One of the major issues which results from this is a widespread and cultural misunderstanding of mental illnesses, their causes, their presentation, and their treatment. The mixture of NAXALT and this widespread misunderstanding is a major factor in the diagnostic relativism that seems to hold sway in much of the Western world. For example, the sweeping epidemic of ADHD diagnoses among young boys (especially since the diagnostic guidelines changed in 2013) has met vocal challenge from professionals and laymen alike for being disproportionately likely to flag personality traits endemic to young boys as symptoms of ADHD worth medicating. Much of the blame for this is generally laid at the feet of pharmaceutical companies who hold great political power in the West, whereas European and Asian countries with less corporate interference have significantly lower rates of ADHD diagnosis. It is also possible that the Western lifestyle contributes to the symptoms of ADHD, which may affect the subject on an individual basis but which are generally taken to have an underlying, unifying disease, and I am inclined to lay a reasonable portion of the blame there as well.

At this point, the reader may be skeptical of some of the claims I have made in this paper. Particularly, the claim that cultural misunderstanding and diagnostic relativism run rampant throughout the West is a claim which is contested very often, but it is also one of the simplest to justify. The very existence of the Healthy at Every Size movement is one obvious and widespread example. HAES activists claim that weight has no correlation to health and that it is entirely possible to weigh in excess of three-hundred pounds with no tangible detriments to health or wellbeing. At the most extreme end, HAES activists claim that the BMI scale is a tool of oppression which normalizes unrealistic and dangerous body compositions and weights when it declares them “normal” or “average”.

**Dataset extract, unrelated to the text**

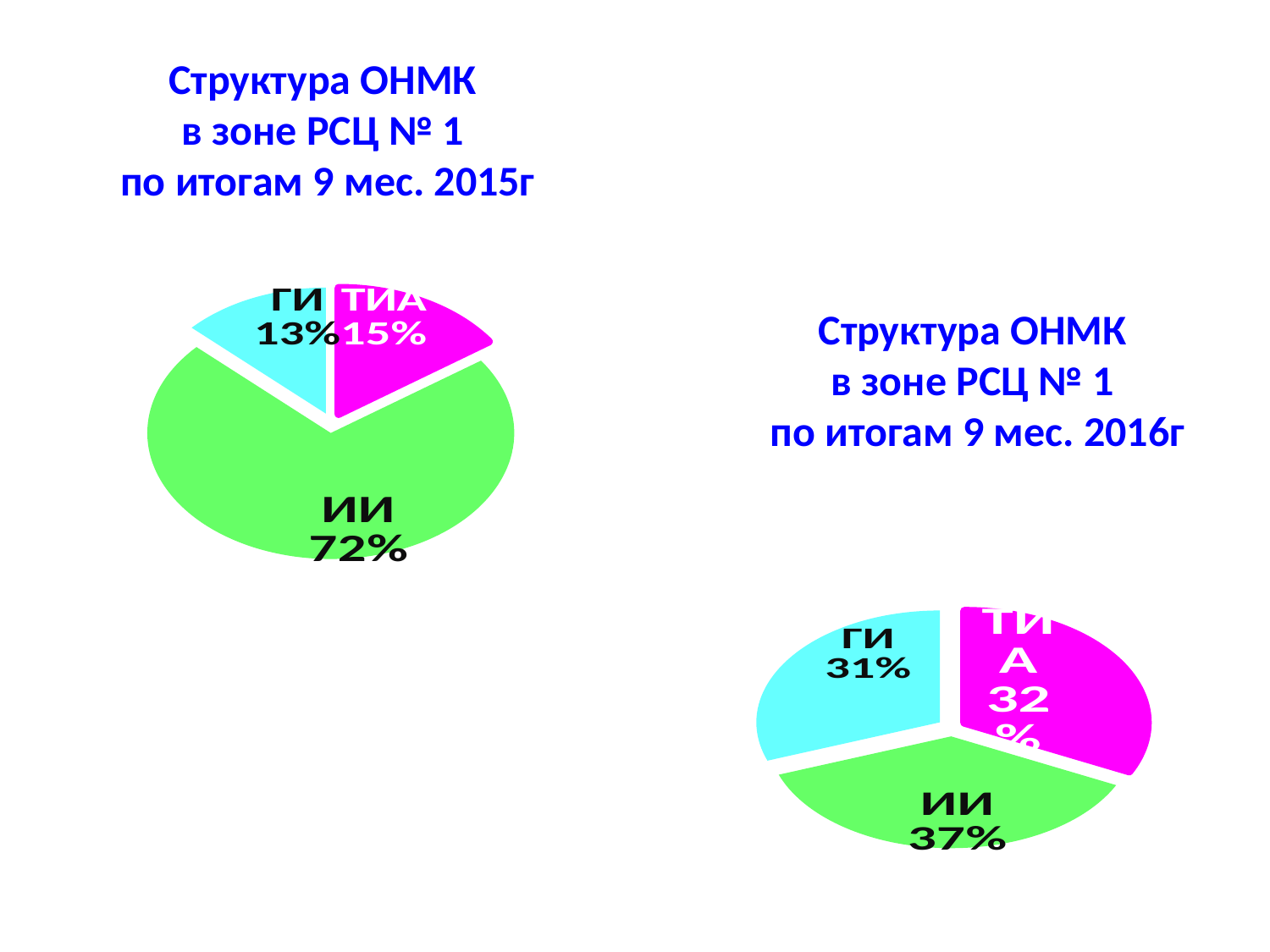
In the 2016 chart (right), what is the difference between the ИИ share and the ГИ share? 6% In the 2015 chart (left), what share does ГИ have? 13% In the 2015 chart (left), what is the difference between the ИИ share and the ТИА share? 57% In the 2015 chart (left), what share does ТИА have? 15% In the 2016 chart (right), what share does ТИА have? 32% In the 2015 chart (left), which category has the largest share? ИИ In the 2016 chart (right), what share does ГИ have? 31% What type of chart is the 2015 chart (left)? Pie chart In the 2015 chart (left), what share does ИИ have? 72% In the 2016 chart (right), what share does ИИ have? 37% How many slices does the 2016 chart (right) have? 3 In the 2015 chart (left), which category has the smallest share? ГИ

This is the kind of relativism which we should rightfully fear and detest, because it attempts to describe the human organism on a spectrum with no boundaries and no true “average” range of functionality. With these descriptors out the window, diagnostic medicine becomes a matter of opinion rather than a pursuit of truth and health. Surely, we do not take the psychotic’s word for it when he claims he is not mentally ill. Surely, we don’t take the lung cancer patient seriously when she says her continued smoking has nothing to do with it. Surely, there has to be a degree of specificity, and we can’t allow rare and unlikely cases to rule the day or to undermine faith in the carefully constructed medical systems of classification and diagnostics which we have painstakingly built over the centuries.